Give a verbatim repeat of the lines that run from the line containing "Among the white" to the end of the data below.

□ □ □ □

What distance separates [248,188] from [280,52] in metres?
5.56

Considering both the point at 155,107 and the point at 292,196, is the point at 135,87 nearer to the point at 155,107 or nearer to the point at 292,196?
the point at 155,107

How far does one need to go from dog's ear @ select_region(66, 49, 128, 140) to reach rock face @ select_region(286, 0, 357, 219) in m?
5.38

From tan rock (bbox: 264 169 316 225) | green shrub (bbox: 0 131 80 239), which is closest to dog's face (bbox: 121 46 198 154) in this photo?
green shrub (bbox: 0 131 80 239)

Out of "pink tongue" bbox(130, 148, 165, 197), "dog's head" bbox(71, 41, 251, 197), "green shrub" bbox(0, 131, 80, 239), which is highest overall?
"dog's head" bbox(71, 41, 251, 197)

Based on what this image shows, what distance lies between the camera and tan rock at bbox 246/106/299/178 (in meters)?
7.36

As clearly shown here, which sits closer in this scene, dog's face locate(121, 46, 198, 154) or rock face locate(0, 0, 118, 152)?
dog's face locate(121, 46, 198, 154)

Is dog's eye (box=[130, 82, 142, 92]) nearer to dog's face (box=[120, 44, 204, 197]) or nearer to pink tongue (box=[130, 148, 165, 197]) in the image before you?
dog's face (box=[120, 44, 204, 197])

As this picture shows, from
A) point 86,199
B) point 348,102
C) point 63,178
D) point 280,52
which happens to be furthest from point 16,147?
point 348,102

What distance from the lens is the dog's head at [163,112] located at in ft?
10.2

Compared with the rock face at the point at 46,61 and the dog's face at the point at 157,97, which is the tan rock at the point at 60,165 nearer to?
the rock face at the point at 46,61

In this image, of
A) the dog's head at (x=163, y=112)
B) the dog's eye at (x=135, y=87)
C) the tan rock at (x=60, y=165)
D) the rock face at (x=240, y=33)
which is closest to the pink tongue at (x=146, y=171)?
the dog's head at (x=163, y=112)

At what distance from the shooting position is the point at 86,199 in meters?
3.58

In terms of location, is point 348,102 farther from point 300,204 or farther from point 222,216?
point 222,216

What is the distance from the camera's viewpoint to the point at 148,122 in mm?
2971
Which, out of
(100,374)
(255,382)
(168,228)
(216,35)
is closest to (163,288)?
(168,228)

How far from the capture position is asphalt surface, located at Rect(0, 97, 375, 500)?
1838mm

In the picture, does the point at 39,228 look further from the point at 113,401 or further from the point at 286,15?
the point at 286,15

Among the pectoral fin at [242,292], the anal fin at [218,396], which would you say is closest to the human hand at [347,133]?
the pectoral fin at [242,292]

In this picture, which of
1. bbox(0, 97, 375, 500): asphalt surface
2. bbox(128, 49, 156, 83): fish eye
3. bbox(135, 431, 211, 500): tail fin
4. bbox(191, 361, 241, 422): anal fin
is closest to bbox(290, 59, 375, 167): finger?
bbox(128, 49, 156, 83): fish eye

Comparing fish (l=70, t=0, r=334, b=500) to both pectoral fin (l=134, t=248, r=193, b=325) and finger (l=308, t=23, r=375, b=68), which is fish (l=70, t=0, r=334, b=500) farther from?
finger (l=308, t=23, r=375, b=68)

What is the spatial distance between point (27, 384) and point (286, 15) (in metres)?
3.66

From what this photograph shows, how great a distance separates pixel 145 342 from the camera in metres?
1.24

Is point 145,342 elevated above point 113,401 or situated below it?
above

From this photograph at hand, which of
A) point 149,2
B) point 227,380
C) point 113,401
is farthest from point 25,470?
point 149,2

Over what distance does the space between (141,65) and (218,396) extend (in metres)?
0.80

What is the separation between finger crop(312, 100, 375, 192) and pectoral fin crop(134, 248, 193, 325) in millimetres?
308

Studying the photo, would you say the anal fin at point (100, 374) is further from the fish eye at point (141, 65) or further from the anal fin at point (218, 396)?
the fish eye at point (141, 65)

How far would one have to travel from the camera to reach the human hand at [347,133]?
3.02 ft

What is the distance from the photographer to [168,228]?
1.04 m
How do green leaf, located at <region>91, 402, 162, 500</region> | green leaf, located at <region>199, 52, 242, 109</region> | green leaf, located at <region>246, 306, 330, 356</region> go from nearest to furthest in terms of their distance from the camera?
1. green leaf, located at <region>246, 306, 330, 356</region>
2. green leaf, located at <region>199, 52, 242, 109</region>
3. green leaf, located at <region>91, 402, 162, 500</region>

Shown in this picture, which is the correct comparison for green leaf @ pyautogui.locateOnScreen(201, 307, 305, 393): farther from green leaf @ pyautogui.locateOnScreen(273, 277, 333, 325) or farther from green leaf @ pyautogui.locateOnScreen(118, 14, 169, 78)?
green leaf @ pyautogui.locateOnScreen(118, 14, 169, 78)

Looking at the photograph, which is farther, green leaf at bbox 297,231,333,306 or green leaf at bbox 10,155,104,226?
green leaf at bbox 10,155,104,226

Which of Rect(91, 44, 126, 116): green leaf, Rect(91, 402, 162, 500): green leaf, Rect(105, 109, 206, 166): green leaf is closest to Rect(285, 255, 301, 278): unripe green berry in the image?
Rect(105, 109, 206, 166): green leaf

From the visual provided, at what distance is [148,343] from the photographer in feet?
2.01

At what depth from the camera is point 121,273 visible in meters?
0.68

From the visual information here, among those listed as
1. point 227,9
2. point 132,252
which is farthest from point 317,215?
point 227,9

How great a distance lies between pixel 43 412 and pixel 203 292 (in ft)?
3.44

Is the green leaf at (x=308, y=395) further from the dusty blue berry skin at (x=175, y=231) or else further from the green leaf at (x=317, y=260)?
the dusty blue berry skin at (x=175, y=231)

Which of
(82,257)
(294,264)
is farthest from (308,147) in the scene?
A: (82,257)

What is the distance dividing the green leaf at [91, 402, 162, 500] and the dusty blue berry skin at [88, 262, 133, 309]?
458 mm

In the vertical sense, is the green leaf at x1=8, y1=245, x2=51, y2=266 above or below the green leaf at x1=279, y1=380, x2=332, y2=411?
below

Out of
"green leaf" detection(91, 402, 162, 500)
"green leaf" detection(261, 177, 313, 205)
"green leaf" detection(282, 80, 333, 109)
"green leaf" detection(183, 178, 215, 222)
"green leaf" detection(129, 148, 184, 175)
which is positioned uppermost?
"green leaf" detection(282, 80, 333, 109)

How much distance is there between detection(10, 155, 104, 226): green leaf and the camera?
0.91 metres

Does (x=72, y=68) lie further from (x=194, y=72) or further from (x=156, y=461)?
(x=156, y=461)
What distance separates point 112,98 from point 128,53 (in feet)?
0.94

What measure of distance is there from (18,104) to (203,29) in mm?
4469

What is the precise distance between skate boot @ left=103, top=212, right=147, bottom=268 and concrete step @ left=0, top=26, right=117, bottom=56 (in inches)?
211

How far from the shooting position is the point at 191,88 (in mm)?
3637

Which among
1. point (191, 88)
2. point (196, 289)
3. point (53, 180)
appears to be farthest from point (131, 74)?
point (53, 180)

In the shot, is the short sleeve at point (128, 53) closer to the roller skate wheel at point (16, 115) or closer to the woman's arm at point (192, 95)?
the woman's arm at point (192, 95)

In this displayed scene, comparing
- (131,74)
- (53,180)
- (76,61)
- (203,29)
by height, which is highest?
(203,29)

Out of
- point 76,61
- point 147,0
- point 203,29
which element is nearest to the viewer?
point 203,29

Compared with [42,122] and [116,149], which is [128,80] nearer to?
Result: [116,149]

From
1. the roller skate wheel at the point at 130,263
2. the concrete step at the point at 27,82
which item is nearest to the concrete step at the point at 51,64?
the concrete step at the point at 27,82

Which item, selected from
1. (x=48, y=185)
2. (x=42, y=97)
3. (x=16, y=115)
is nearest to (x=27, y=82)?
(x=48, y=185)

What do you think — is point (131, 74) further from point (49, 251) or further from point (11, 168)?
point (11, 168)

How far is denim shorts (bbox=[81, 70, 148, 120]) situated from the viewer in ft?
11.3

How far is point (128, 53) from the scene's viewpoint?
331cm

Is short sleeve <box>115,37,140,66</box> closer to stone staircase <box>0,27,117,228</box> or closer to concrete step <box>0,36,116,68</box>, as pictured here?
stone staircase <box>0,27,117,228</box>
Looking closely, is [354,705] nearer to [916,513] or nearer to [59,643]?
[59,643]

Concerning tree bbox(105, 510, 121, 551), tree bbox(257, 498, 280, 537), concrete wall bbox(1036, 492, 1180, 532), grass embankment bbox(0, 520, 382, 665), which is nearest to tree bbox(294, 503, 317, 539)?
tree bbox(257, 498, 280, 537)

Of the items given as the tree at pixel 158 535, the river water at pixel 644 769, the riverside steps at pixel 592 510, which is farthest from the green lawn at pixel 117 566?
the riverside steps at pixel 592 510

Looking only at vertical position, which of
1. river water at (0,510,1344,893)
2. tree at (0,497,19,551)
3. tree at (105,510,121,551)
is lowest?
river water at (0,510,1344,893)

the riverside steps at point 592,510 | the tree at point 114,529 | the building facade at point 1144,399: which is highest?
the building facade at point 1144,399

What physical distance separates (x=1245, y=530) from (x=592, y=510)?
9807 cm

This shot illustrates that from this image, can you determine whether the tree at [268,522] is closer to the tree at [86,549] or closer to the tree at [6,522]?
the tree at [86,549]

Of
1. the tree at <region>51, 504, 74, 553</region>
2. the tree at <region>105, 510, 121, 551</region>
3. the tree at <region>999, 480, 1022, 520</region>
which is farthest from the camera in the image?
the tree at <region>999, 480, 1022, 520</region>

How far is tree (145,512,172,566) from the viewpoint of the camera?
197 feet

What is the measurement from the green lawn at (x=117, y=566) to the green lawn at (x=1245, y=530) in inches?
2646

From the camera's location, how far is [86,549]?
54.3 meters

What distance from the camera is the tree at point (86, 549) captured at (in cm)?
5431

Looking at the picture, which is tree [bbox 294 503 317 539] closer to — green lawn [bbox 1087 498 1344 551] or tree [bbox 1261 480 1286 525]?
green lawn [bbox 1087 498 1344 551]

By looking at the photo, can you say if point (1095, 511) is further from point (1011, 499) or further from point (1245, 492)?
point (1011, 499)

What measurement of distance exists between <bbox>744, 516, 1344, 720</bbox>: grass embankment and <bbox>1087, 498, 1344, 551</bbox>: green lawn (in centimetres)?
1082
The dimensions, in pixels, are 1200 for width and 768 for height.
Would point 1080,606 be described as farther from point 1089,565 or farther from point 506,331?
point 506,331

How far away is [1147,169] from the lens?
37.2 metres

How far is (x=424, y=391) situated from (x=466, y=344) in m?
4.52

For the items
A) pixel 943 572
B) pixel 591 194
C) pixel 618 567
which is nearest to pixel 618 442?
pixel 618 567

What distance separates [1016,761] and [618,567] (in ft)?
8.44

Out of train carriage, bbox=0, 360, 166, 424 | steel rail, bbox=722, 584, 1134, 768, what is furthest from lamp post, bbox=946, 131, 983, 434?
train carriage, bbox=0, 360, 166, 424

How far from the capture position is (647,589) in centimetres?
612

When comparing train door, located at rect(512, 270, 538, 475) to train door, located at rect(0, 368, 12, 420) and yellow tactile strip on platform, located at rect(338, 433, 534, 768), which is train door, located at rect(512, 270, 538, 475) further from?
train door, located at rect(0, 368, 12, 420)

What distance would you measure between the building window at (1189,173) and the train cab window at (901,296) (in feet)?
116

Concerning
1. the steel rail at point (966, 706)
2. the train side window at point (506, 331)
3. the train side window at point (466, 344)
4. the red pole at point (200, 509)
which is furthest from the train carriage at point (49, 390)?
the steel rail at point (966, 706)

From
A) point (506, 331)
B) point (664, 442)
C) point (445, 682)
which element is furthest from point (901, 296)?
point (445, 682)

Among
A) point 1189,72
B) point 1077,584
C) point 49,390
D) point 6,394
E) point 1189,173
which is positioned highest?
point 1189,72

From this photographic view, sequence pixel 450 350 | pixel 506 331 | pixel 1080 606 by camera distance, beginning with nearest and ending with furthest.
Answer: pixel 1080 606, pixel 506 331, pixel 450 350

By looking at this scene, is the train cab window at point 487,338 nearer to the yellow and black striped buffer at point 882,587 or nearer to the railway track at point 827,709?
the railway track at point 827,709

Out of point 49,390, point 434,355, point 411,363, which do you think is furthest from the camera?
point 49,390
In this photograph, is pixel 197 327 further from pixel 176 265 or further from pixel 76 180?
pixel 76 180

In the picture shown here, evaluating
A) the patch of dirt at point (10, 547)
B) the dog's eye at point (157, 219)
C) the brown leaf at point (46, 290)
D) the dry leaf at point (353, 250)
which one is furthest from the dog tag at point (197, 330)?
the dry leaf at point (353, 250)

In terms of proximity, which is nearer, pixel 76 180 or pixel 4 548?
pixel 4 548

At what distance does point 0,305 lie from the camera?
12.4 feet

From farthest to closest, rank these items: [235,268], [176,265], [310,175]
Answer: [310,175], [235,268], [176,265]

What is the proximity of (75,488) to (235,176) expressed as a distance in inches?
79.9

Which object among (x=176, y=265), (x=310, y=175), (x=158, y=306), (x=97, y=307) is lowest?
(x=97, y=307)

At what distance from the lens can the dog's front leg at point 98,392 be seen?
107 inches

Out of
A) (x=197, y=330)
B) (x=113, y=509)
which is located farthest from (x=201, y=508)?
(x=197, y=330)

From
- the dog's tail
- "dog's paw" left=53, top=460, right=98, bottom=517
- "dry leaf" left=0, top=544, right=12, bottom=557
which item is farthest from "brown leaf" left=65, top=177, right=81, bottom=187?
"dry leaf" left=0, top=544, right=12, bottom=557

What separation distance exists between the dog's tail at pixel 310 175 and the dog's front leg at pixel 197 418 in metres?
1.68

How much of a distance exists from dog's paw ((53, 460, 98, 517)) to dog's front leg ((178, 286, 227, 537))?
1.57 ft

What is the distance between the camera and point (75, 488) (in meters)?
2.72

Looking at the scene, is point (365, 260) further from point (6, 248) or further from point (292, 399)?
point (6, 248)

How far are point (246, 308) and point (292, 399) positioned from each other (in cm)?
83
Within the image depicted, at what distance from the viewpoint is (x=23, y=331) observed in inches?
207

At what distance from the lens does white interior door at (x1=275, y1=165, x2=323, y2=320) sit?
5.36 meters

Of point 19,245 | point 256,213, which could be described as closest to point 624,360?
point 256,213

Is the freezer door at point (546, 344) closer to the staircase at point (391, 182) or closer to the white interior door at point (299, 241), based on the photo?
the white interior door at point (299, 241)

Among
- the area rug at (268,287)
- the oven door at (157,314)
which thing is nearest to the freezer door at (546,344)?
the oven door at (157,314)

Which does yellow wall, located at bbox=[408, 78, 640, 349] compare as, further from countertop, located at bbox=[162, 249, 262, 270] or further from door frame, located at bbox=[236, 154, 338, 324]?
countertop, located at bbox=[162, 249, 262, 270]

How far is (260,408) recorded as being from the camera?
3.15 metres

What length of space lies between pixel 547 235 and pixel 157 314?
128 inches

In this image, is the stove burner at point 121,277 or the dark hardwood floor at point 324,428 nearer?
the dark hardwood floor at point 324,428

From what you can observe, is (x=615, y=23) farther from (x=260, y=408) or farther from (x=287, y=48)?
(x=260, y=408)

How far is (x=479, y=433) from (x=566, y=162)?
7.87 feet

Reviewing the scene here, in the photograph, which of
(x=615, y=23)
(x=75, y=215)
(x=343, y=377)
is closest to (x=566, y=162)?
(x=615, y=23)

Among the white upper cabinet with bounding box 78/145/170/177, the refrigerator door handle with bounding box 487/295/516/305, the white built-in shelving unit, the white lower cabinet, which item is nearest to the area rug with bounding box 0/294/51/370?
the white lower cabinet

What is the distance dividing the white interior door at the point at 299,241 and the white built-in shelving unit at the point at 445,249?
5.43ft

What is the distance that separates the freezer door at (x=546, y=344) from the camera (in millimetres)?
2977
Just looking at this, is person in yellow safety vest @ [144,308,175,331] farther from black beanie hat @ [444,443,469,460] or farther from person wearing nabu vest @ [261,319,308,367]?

□ □ □ □

Result below
Among the white upper cabinet with bounding box 78/145/170/177, the refrigerator door handle with bounding box 487/295/516/305, the white built-in shelving unit, the white lower cabinet, which item is nearest to the area rug with bounding box 0/294/51/370?
the white lower cabinet

What is the distance dividing the white interior door at the point at 299,241 and the white built-in shelving unit at the point at 445,249?
5.43ft

What is the distance that separates the freezer door at (x=546, y=344) from the camera (in millimetres)?
2977
Just looking at this, is person in yellow safety vest @ [144,308,175,331] farther from black beanie hat @ [444,443,469,460] or farther from person wearing nabu vest @ [261,319,308,367]?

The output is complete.